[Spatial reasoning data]
** Start **
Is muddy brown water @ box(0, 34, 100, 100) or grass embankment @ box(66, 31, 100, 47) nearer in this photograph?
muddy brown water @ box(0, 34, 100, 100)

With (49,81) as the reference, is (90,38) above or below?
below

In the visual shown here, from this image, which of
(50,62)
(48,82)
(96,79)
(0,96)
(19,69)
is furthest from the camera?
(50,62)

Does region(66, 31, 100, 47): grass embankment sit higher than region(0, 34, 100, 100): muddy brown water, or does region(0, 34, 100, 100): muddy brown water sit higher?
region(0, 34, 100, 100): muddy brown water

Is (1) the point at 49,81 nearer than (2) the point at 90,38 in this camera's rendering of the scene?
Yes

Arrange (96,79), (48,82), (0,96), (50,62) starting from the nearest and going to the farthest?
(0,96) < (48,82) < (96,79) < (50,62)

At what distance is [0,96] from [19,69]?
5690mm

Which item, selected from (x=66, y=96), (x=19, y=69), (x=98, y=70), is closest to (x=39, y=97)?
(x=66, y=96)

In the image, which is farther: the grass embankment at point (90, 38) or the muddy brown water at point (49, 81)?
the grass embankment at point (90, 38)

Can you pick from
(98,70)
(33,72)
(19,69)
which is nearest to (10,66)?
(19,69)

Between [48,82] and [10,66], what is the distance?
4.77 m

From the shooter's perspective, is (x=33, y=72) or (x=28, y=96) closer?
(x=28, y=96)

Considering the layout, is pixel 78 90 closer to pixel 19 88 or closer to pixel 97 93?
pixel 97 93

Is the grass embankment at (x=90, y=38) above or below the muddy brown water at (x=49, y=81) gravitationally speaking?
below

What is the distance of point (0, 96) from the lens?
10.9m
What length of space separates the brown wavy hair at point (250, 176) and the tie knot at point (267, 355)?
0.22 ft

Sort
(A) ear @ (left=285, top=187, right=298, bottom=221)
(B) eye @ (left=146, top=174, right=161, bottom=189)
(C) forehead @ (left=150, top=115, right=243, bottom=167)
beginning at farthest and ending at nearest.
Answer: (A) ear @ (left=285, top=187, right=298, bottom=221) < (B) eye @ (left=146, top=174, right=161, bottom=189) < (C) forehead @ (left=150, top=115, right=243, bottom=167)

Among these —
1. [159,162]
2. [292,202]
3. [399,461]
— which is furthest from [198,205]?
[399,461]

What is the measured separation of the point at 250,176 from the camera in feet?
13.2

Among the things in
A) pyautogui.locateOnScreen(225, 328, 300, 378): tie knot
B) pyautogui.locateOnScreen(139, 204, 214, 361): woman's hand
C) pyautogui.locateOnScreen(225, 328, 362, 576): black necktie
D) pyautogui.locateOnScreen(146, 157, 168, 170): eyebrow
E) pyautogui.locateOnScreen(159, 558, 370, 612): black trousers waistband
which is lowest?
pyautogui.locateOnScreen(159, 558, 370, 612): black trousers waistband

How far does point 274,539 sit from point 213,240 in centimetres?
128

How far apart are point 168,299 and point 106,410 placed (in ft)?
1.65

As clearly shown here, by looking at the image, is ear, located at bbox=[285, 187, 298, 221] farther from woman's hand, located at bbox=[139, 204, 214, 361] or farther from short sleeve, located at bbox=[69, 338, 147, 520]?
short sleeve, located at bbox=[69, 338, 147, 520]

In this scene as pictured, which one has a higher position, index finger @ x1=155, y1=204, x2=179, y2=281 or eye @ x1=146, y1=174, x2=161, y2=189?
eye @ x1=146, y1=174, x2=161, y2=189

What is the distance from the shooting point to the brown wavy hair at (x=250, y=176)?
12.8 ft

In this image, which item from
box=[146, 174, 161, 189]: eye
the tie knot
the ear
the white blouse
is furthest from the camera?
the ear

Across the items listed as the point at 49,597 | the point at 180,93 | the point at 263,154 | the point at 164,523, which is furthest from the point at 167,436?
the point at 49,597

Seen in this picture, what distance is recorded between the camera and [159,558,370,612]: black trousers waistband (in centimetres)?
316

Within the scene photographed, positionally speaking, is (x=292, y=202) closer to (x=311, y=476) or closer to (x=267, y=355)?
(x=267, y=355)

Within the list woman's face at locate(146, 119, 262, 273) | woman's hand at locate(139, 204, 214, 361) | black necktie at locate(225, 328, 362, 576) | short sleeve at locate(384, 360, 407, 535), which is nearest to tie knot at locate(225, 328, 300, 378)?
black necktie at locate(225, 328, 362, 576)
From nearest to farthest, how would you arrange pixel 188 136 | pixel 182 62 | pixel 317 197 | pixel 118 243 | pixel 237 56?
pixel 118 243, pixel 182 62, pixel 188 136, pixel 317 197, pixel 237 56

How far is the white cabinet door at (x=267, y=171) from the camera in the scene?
** End **
:: What you will do ::
Convert the data above into a numbered list with one line per item, leaving out any blank lines.

:: Result of this exercise ::
1. Is muddy brown water @ box(0, 34, 100, 100) or grass embankment @ box(66, 31, 100, 47) nearer in this photograph?
2. muddy brown water @ box(0, 34, 100, 100)
3. With (49,81) as the reference, is (90,38) above or below?
4. below
5. In the visual shown here, from this image, which of
6. (50,62)
7. (48,82)
8. (96,79)
9. (0,96)
10. (19,69)
11. is furthest from the camera?
12. (50,62)
13. Does region(66, 31, 100, 47): grass embankment sit higher than region(0, 34, 100, 100): muddy brown water, or does region(0, 34, 100, 100): muddy brown water sit higher?
14. region(0, 34, 100, 100): muddy brown water
15. Is (1) the point at 49,81 nearer than (2) the point at 90,38 in this camera's rendering of the scene?
16. Yes
17. Arrange (96,79), (48,82), (0,96), (50,62) starting from the nearest and going to the farthest?
18. (0,96) < (48,82) < (96,79) < (50,62)
19. At what distance is [0,96] from [19,69]?
20. 5690mm
21. Which item, selected from (x=66, y=96), (x=19, y=69), (x=98, y=70), is closest to (x=39, y=97)?
22. (x=66, y=96)
23. In the image, which is farther: the grass embankment at point (90, 38) or the muddy brown water at point (49, 81)?
24. the grass embankment at point (90, 38)
25. Can you pick from
26. (98,70)
27. (33,72)
28. (19,69)
29. which is nearest to (10,66)?
30. (19,69)
31. Between [48,82] and [10,66], what is the distance?
32. 4.77 m
33. From the shooter's perspective, is (x=33, y=72) or (x=28, y=96) closer?
34. (x=28, y=96)
35. Considering the layout, is pixel 78 90 closer to pixel 19 88 or closer to pixel 97 93?
36. pixel 97 93
37. Is the grass embankment at (x=90, y=38) above or below the muddy brown water at (x=49, y=81) gravitationally speaking?
38. below
39. What is the distance of point (0, 96) from the lens?
40. 10.9m
41. What length of space separates the brown wavy hair at point (250, 176) and the tie knot at point (267, 355)?
42. 0.22 ft
43. Sort
44. (A) ear @ (left=285, top=187, right=298, bottom=221)
45. (B) eye @ (left=146, top=174, right=161, bottom=189)
46. (C) forehead @ (left=150, top=115, right=243, bottom=167)
47. beginning at farthest and ending at nearest.
48. Answer: (A) ear @ (left=285, top=187, right=298, bottom=221) < (B) eye @ (left=146, top=174, right=161, bottom=189) < (C) forehead @ (left=150, top=115, right=243, bottom=167)
49. Among these —
50. 1. [159,162]
51. 2. [292,202]
52. 3. [399,461]
53. — which is furthest from [198,205]?
54. [399,461]
55. What is the measured separation of the point at 250,176 from the camera in feet?
56. 13.2
57. Among the things in
58. A) pyautogui.locateOnScreen(225, 328, 300, 378): tie knot
59. B) pyautogui.locateOnScreen(139, 204, 214, 361): woman's hand
60. C) pyautogui.locateOnScreen(225, 328, 362, 576): black necktie
61. D) pyautogui.locateOnScreen(146, 157, 168, 170): eyebrow
62. E) pyautogui.locateOnScreen(159, 558, 370, 612): black trousers waistband
63. which is lowest?
64. pyautogui.locateOnScreen(159, 558, 370, 612): black trousers waistband
65. How far does point 274,539 sit from point 213,240 in centimetres?
66. 128
67. How far apart are point 168,299 and point 106,410 placed (in ft)?
68. 1.65
69. As clearly shown here, by looking at the image, is ear, located at bbox=[285, 187, 298, 221] farther from woman's hand, located at bbox=[139, 204, 214, 361] or farther from short sleeve, located at bbox=[69, 338, 147, 520]?
70. short sleeve, located at bbox=[69, 338, 147, 520]
71. In this scene as pictured, which one has a higher position, index finger @ x1=155, y1=204, x2=179, y2=281 or eye @ x1=146, y1=174, x2=161, y2=189?
72. eye @ x1=146, y1=174, x2=161, y2=189
73. What is the distance from the shooting point to the brown wavy hair at (x=250, y=176)?
74. 12.8 ft
75. In this image, which item from
76. box=[146, 174, 161, 189]: eye
77. the tie knot
78. the ear
79. the white blouse
80. is furthest from the camera?
81. the ear
82. Across the items listed as the point at 49,597 | the point at 180,93 | the point at 263,154 | the point at 164,523, which is furthest from the point at 167,436?
83. the point at 49,597
84. Seen in this picture, what distance is recorded between the camera and [159,558,370,612]: black trousers waistband (in centimetres)?
85. 316
86. Within the scene photographed, positionally speaking, is (x=292, y=202) closer to (x=311, y=476) or closer to (x=267, y=355)?
87. (x=267, y=355)
88. Within the list woman's face at locate(146, 119, 262, 273) | woman's hand at locate(139, 204, 214, 361) | black necktie at locate(225, 328, 362, 576) | short sleeve at locate(384, 360, 407, 535), which is nearest to tie knot at locate(225, 328, 300, 378)?
89. black necktie at locate(225, 328, 362, 576)
90. From nearest to farthest, how would you arrange pixel 188 136 | pixel 182 62 | pixel 317 197 | pixel 118 243 | pixel 237 56?
91. pixel 118 243, pixel 182 62, pixel 188 136, pixel 317 197, pixel 237 56
92. How far is the white cabinet door at (x=267, y=171) from the camera in the scene?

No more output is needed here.